Reading text:
▬▬▬▬▬▬▬▬▬▬

A white paper titled "Iraq's Continuing Programs for Weapons of Mass Destruction" was released by CIA Director George Tenet on October 4, 2002, three days after the National Intelligence Estimate (NIE) on Iraqi WMD was released. In part, the white paper was a response to Congressional requests for an unclassified version of the information in the NIE, since that document was available only to a small group of lawmakers due to its classified nature. The white paper, although shorter and less-detailed than the NIE, was very similar to it in format and major conclusions. The Committee found that the white paper presented a significantly stronger characterization of the threat represented by Iraqi WMD than did the NIE, and that that stronger characterization was not supported by the underlying intelligence.

=== Iraq's alleged links to al-Qaeda ===

Several sections in the report examine topics relating to allegations of links between Iraq and terrorism. The Committee said that the intelligence community produced reasonable conclusions on this topic, although the Committee found gaps in the intelligence-gathering methods used (Page 350).

Much of the Committee's investigation in this area concerned the CIA's preparation and distribution of a document titled Iraqi Support for Terrorism. An initial version of this document was distributed to senior Bush administration officials in September, 2002; an updated version of the document was provided to Congress in January, 2003. The conclusion of CIA analysts was that although Saddam Hussein's government had likely had several contacts with al Qaeda during the 1990s, "those contacts did not add up to an established formal relationship." The CIA also attempted to determine the attitudes that Iraqi and al-Qaeda leadership held toward the possibility of working cooperatively with each other. The available intelligence in this area suggested that Iraqi and al-Qaeda leaders would be wary of working together.

The "most problematic area of contact between Iraq and al-Qaida were the reports of training in the use of non-conventional weapons, specifically chemical and biological weapons." Abu Musab al-Zarqawi had been present in Baghdad, and Ansar al-Islam, an al-Qaeda affiliate organization that identified itself as the "sworn enemy" of Saddam Hussein had operated in northeastern Iraq in an area under Kurdish control. There was no evidence proving Iraqi complicity or assistance in an al Qaeda attack. The report criticized the CIA for its lack of human intelligence resources in Iraq to assess the country's ties with terrorism during the time prior to 2002.

In terms of pressure on analysts, the Committee said that after 9/11, "analysts were under tremendous pressure to make correct assessments, to avoid missing a credible threat, and to avoid an intelligence failure on the scale of 9/11." The Committee concluded that this resulted in assessments that were "bold and assertive in pointing out potential terrorist links," and that this pressure was more the result of analysts' own desire to be as thorough as possible, than of any undue influence by the administration, for which the Committee said they found no evidence. Several Democratic members of the Committee said in the report's "additional views" that the question had not been adequately explored.

== The report's "additional views" ==
The Republican and Democratic members of the Senate Select Committee on Intelligence voted unanimously to approve the finished report. There were, however, significant areas of disagreement, with those disagreements being expressed in the form of "additional views" attached at the end of the report proper.

▬▬▬▬▬▬▬▬▬▬

Problem 1: According to the passage on the Senate intelligence report, on what date did George Tenet release the white paper on Iraq's weapons programs?
Problem 2: Pick up the passage on the Senate intelligence report after its last sentence and continue it.
The lines after this point come from a separate source.

Data:
▬▬▬▬▬▬▬▬▬▬

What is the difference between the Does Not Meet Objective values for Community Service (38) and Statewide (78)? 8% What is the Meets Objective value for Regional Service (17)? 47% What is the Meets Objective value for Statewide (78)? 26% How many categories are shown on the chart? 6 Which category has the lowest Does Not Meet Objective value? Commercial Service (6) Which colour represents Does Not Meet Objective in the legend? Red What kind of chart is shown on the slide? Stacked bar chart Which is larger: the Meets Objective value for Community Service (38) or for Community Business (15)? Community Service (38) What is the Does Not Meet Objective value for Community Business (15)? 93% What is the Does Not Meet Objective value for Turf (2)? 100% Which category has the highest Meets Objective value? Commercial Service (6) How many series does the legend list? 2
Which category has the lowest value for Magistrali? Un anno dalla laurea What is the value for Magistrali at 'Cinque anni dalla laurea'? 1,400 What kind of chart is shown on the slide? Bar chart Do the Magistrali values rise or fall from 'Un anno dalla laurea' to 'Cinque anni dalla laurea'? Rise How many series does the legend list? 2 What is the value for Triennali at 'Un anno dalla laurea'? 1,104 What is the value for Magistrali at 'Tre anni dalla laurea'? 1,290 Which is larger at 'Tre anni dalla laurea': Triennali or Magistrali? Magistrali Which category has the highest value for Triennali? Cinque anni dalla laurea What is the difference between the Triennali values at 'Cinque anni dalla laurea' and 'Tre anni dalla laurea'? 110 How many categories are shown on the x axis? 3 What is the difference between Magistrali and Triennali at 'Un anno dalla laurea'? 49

▬▬▬▬▬▬▬▬▬▬

Written reply 1: October 4, 2002.

Written reply 2:
=== Senators Roberts, Hatch, and Bond ===
In the first "additional view" attached to the report, Chairman Pat Roberts (R-KS), joined by Senators Orrin Hatch (R-UT) and Christopher Bond (R-MO), presents two conclusions that Democratic members of the Committee were unwilling to include in the report, even though, according to Roberts, "there was no dispute with the underlying facts." Those two conclusions related to the actions of Joseph Wilson, the former ambassador who was sent to Niger in 2002 to investigate allegations that the Iraqi government was attempting to purchase "yellowcake" uranium, presumably as part of an attempt to revive Iraq's nuclear weapons program. The two conclusions were that the plan to send Wilson to investigate the Niger allegation was suggested by Wilson's wife, a CIA employee, and that in his later public statements criticizing the Bush administration, Wilson included information he had learned from press accounts, misrepresenting it as firsthand knowledge.

This additional view also discusses the question of pressure on analysts, and recommends caution in implementing reforms in the intelligence community.

=== Senators Rockefeller, Levin, and Durbin ===
Senators John D. Rockefeller (D-WV) (the Committee's vice-chairman), Carl Levin (D-MI), and Richard Durbin (D-IL), used their additional view to say that the report painted an incomplete picture, because the Committee had put off until phase two of the investigation the key question of "how intelligence on Iraq was used or misused by Administration officials in public statements and reports." Because of this, they said, "the Committee's phase one report fails to fully explain the environment of intense pressure in which Intelligence Community officials were asked to render judgments on matters relating to Iraq when policy officials had already forcefully stated their own conclusions in public."

=== Senators Chambliss, Hatch, Lott, Hagel, and Bond ===
The third additional view in the report is by Senator Saxby Chambliss (R-GA), with Senators Orrin Hatch (R-UT), Trent Lott (R-MS), Chuck Hagel (R-NE), and Christopher Bond (R-MO). It focuses on the issues of information sharing and Human Intelligence (HUMINT), and rebuts the allegation of "pressure" contained in the additional view by Senators Rockefeller, Levin, and Durbin.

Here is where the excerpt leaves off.